Document section →
And in the case of Jesse James, legend is often all there is. Even while his gang robbed banks and trains across the central Midwest after the Civil War, lawmen only vaguely knew what he looked like. Folklore portrayed Jesse as a Robin Hood who gave farmers the money he stole from oppressive railroad barons and Yankee bankers. He left press releases about his robberies, and he has inspired shelves of books and more than 30 movies (including the upcoming The Assassination of Jesse James, starring Brad Pitt, who grew up in Missouri). But while you still can visit Jesse's haunts from Missouri to Minnesota, the truth remains elusive.

I start unraveling the story in St. Jo with Gary. His James research goes all the way back to an interview in the early 1970s with a nearly 100-year-old man who saw Jesse's body on a school field trip to the mortuary. I ask which popular image is true: Was Jesse a Confederate knight who kept harassing wealthy Yankees after the war? Or was he a murdering robber with a knack for self-promotion?

"Jesse James was not Robin Hood," Gary says, unreeling a speech he's obviously given before. "He was a cold-blooded killer. He didn't rob and give to the poor. He robbed and kept the money for himself. He learned how to kill during the war and was too lazy to be a farmer. And he wasn't a particularly good outlaw. He lived hand to mouth."

Written problem A →
In the Jesse James passage, rewrite the stretch from "And in the case" through "truth remains elusive.", putting "folk hero" in place of "Robin Hood".

Supplied information →
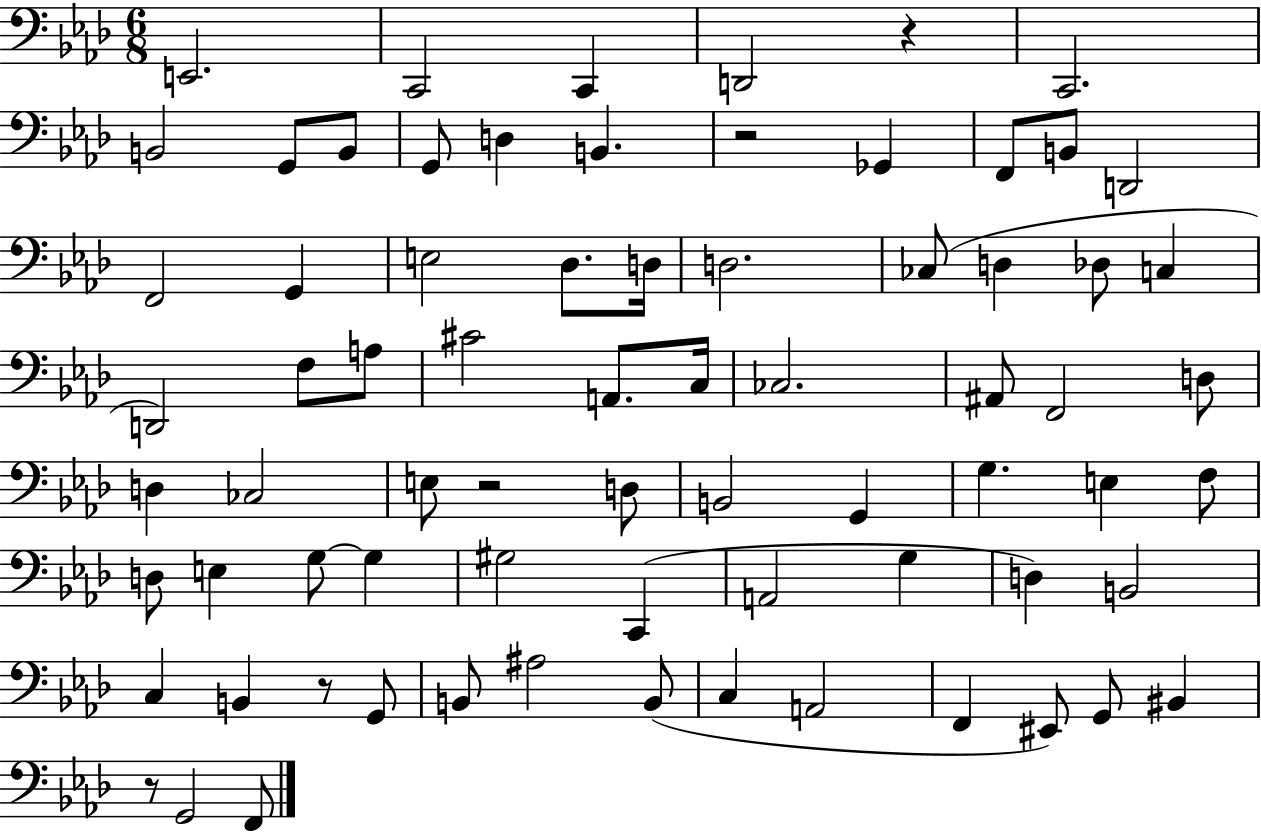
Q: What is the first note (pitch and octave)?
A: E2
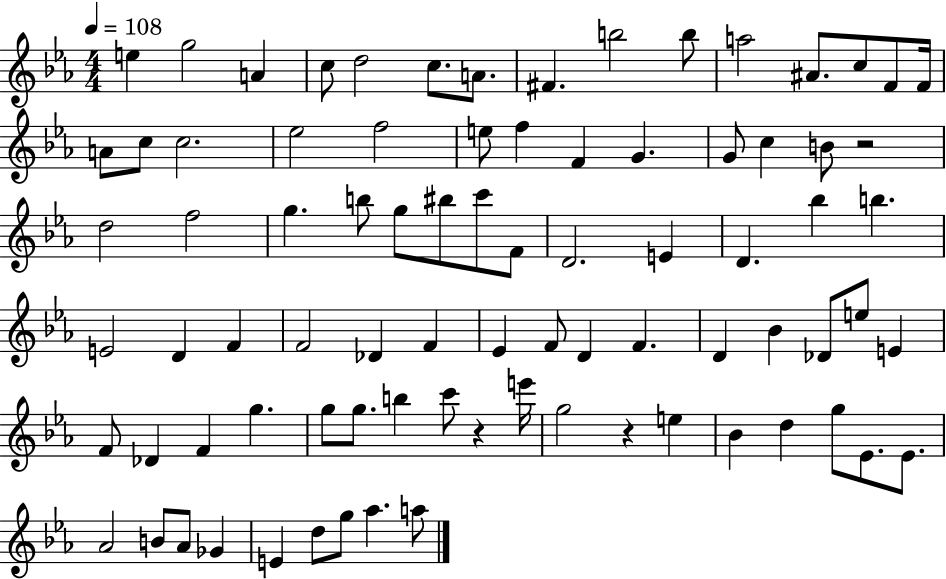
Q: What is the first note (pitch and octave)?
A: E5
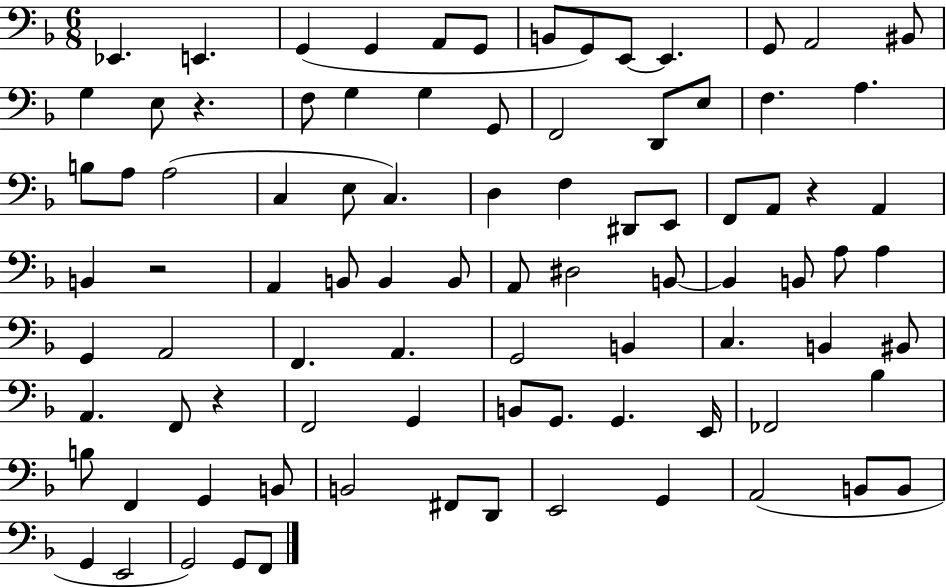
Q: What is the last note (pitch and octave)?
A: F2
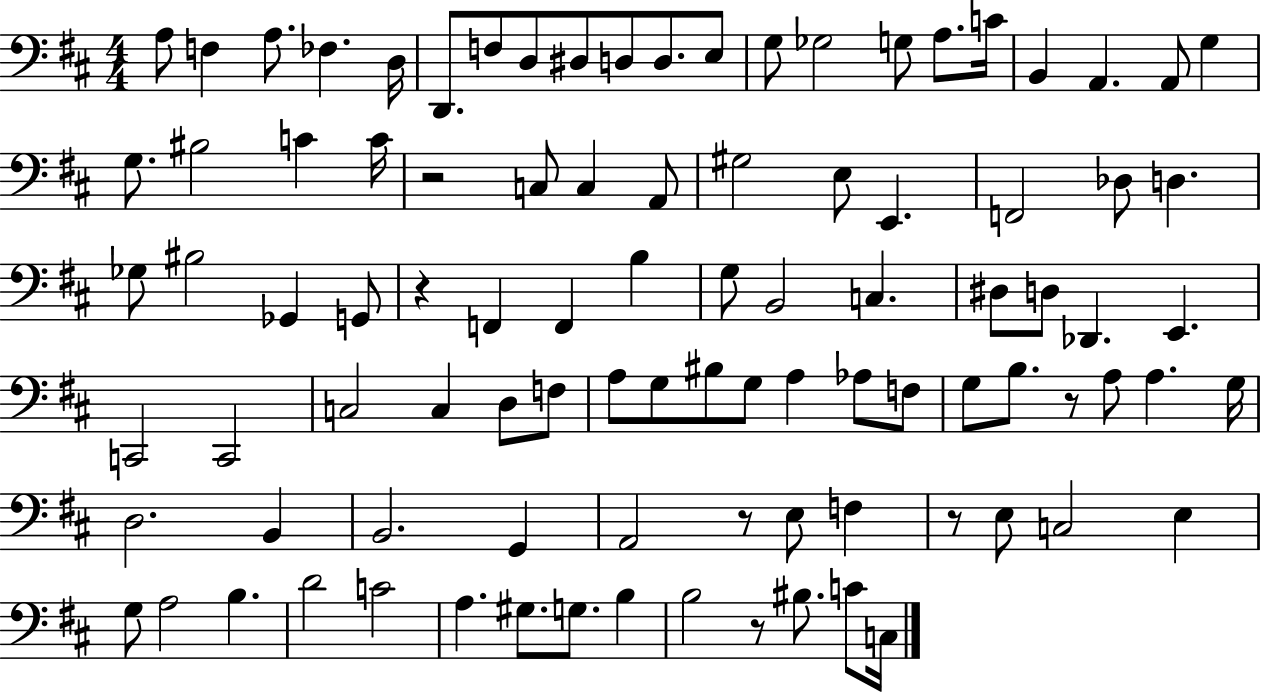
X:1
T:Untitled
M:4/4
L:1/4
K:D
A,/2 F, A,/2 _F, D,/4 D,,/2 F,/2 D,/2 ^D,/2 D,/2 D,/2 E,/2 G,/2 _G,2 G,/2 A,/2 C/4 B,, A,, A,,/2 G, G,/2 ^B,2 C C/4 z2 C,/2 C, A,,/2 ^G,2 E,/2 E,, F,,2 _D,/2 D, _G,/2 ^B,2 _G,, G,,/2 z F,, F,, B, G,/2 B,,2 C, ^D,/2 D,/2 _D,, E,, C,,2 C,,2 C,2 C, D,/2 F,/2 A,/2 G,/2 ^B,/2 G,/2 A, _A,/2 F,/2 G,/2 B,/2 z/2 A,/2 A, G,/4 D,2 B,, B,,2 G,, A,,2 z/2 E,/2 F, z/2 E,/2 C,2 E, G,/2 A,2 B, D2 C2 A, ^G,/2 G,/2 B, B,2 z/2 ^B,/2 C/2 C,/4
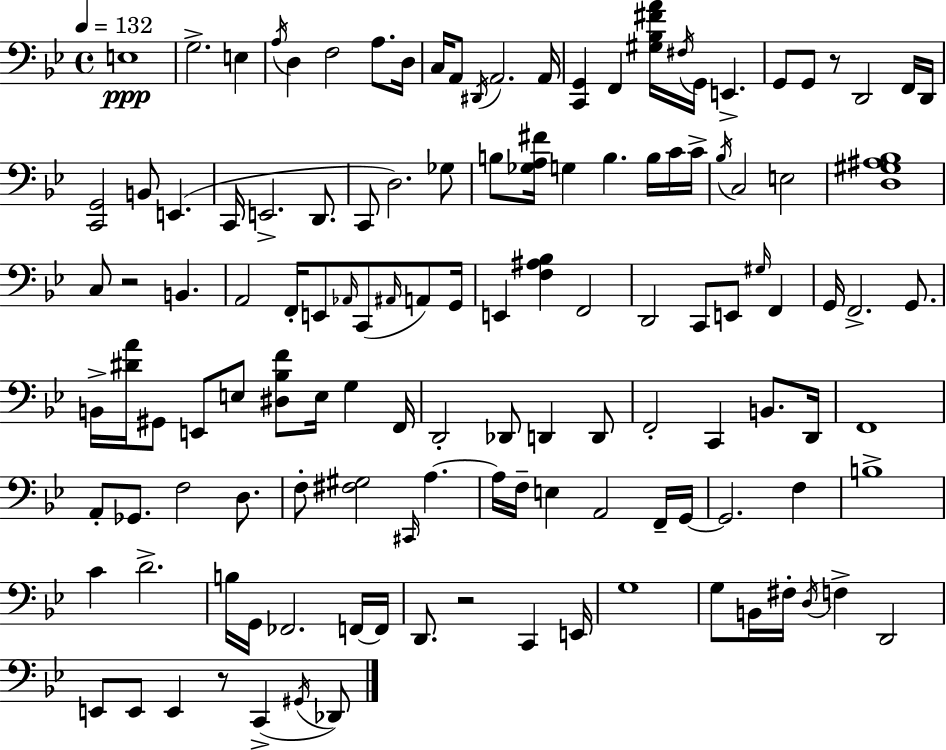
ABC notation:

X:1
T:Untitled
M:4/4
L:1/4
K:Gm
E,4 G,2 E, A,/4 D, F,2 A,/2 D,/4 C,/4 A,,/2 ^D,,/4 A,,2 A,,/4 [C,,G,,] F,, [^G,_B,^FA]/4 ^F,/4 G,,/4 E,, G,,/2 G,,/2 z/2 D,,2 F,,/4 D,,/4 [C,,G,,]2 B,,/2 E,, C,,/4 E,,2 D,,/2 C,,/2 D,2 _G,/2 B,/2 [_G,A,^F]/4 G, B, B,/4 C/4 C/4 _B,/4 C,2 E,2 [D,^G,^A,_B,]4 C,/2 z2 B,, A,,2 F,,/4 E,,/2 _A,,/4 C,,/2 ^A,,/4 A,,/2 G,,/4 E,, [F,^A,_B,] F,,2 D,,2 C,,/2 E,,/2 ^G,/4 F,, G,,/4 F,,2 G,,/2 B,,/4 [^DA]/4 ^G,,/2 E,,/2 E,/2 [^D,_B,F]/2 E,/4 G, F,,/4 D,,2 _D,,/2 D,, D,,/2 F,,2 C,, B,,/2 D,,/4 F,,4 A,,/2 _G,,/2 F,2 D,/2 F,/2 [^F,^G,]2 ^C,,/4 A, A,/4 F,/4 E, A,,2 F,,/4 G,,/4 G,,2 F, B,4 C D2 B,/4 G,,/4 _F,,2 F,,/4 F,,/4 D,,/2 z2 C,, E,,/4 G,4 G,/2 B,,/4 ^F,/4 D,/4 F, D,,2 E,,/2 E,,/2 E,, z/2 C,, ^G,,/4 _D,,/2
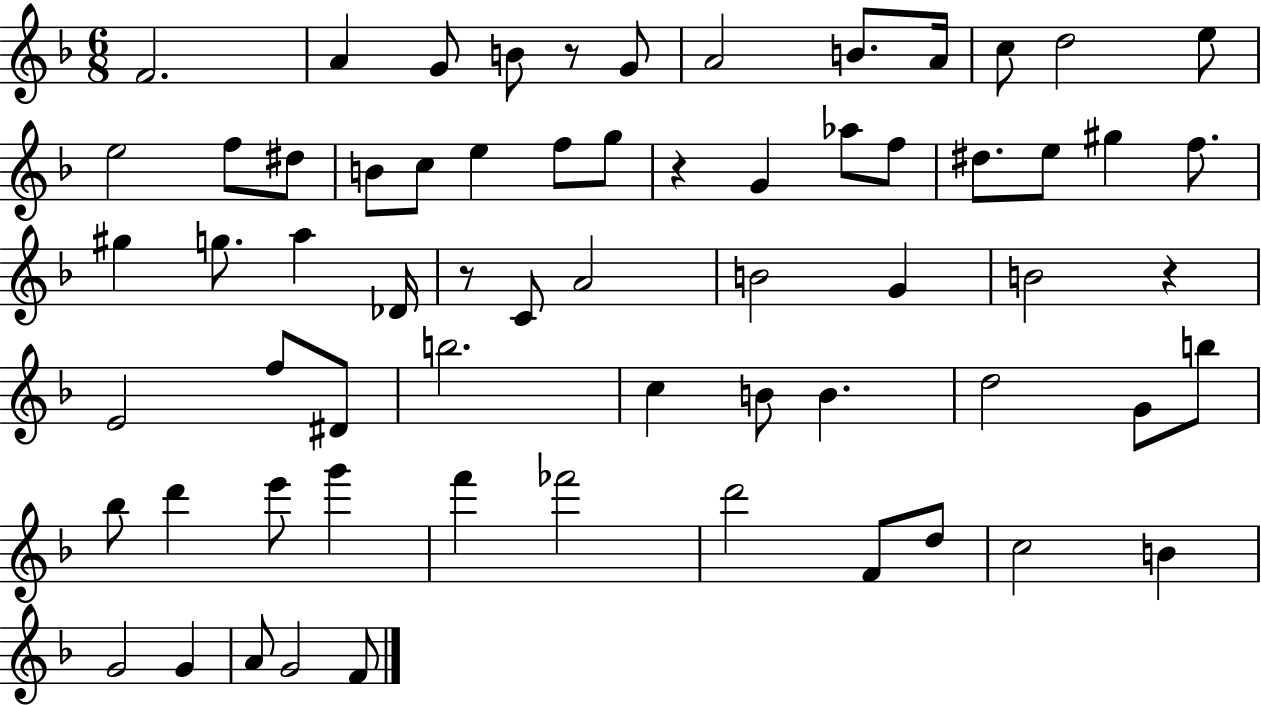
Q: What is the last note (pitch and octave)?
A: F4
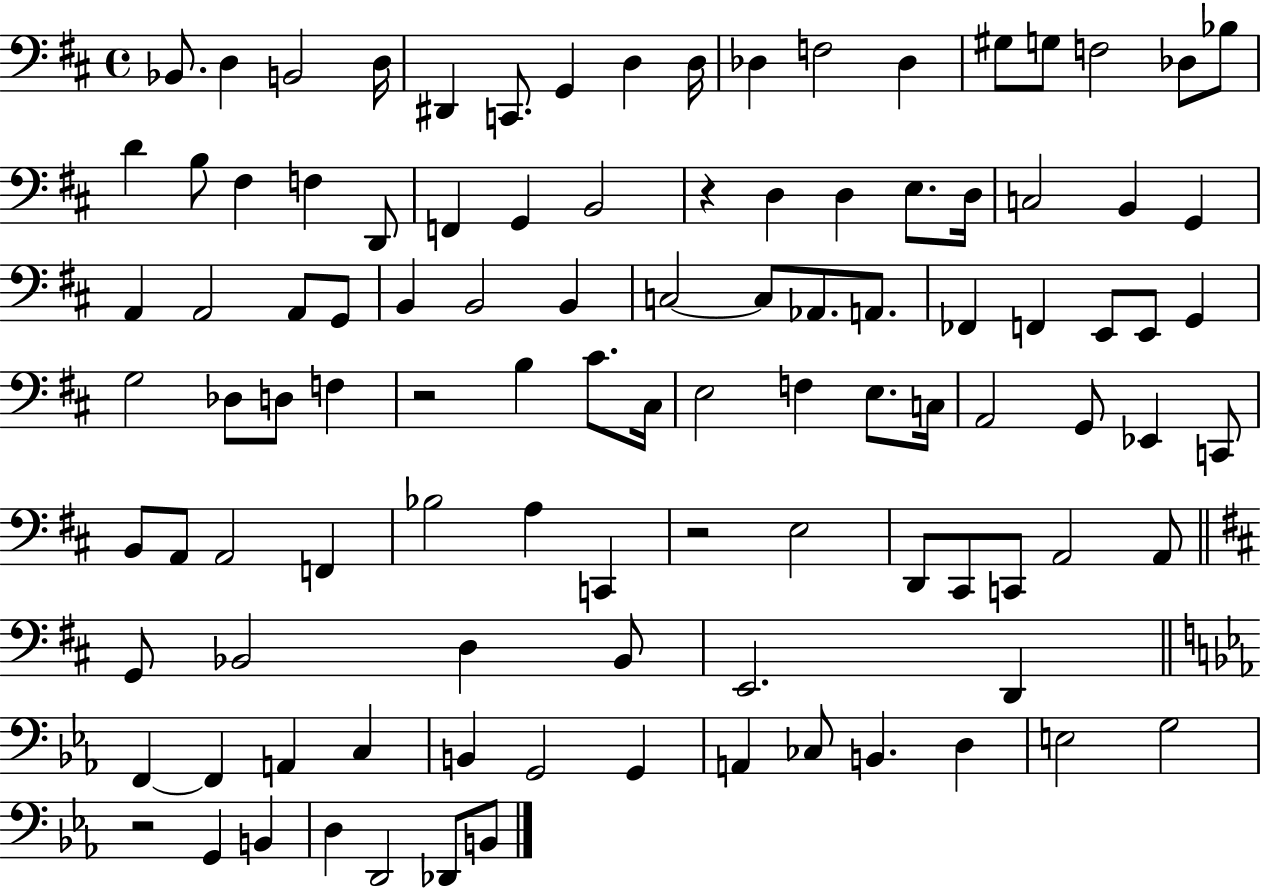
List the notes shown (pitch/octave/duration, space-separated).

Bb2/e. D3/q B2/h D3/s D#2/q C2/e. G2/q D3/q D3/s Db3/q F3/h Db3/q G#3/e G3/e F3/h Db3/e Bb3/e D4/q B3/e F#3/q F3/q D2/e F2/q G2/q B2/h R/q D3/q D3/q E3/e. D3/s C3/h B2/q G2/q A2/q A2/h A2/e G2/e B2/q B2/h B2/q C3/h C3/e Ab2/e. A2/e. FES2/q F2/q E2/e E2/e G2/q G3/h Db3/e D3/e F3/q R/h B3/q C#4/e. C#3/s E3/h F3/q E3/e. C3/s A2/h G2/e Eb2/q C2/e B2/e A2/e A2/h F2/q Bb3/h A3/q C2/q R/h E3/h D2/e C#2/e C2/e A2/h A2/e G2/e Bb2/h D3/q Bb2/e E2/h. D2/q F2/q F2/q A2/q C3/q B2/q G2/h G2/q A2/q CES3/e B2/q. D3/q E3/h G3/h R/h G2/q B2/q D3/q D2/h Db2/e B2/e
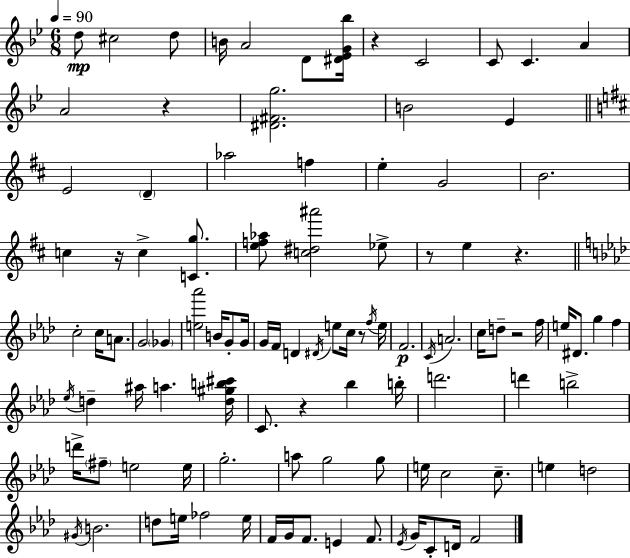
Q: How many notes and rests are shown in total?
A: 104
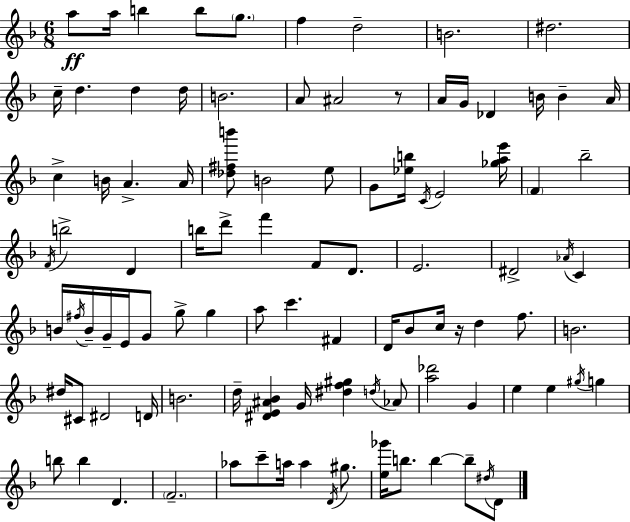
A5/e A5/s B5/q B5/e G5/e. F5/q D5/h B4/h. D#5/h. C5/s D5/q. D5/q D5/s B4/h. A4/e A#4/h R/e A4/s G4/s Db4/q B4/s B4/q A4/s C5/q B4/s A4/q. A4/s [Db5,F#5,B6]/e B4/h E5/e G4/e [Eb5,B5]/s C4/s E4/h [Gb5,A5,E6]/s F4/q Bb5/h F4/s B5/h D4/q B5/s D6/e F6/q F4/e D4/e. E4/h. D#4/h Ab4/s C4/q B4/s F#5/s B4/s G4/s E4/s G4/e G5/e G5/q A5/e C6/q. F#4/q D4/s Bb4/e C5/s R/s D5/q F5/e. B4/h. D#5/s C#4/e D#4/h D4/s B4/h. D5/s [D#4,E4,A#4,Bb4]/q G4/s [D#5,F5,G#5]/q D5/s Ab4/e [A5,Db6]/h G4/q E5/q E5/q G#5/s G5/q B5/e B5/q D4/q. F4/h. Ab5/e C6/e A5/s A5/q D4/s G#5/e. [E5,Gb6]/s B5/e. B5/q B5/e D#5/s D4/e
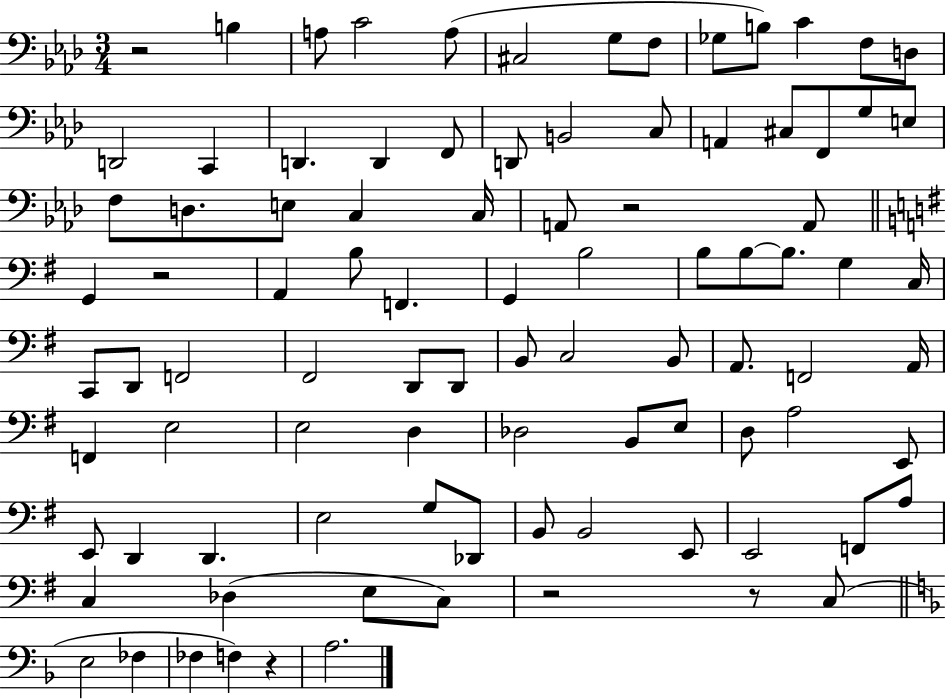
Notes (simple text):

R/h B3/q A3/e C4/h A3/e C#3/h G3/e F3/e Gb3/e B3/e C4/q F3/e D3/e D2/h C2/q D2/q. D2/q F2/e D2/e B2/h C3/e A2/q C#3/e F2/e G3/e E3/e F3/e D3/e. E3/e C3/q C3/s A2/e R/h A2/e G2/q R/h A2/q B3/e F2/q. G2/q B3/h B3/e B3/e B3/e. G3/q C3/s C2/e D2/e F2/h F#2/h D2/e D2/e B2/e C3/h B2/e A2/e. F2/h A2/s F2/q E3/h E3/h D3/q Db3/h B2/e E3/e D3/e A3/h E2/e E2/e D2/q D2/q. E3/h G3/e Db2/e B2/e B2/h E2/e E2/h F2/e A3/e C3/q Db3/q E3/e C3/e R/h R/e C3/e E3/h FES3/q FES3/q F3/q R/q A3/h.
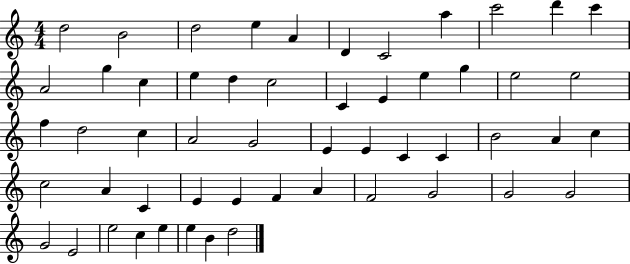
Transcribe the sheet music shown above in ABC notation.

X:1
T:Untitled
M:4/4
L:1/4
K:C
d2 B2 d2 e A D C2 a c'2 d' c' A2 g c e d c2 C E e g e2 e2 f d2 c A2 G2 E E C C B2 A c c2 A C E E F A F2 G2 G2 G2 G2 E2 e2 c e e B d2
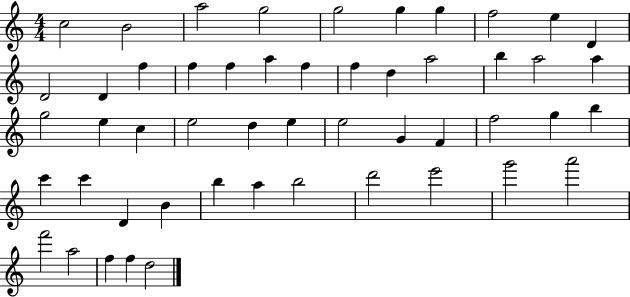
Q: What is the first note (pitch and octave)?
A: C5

Written problem B →
Locate every line in the entries that contains the string "shown" and copy each one. Case counts.

Output A →
And in the case of Jesse James, legend is often all there is. Even while his gang robbed banks and trains across the central Midwest after the Civil War, lawmen only vaguely knew what he looked like. Folklore portrayed Jesse as a folk hero who gave farmers the money he stole from oppressive railroad barons and Yankee bankers. He left press releases about his robberies, and he has inspired shelves of books and more than 30 movies (including the upcoming The Assassination of Jesse James, starring Brad Pitt, who grew up in Missouri). But while you still can visit Jesse's haunts from Missouri to Minnesota, the truth remains elusive.

Output B →
List the notes shown (pitch/octave/duration, space-separated).
Q: How many notes and rests are shown in total?
Transcribe the sheet music shown above in ABC notation.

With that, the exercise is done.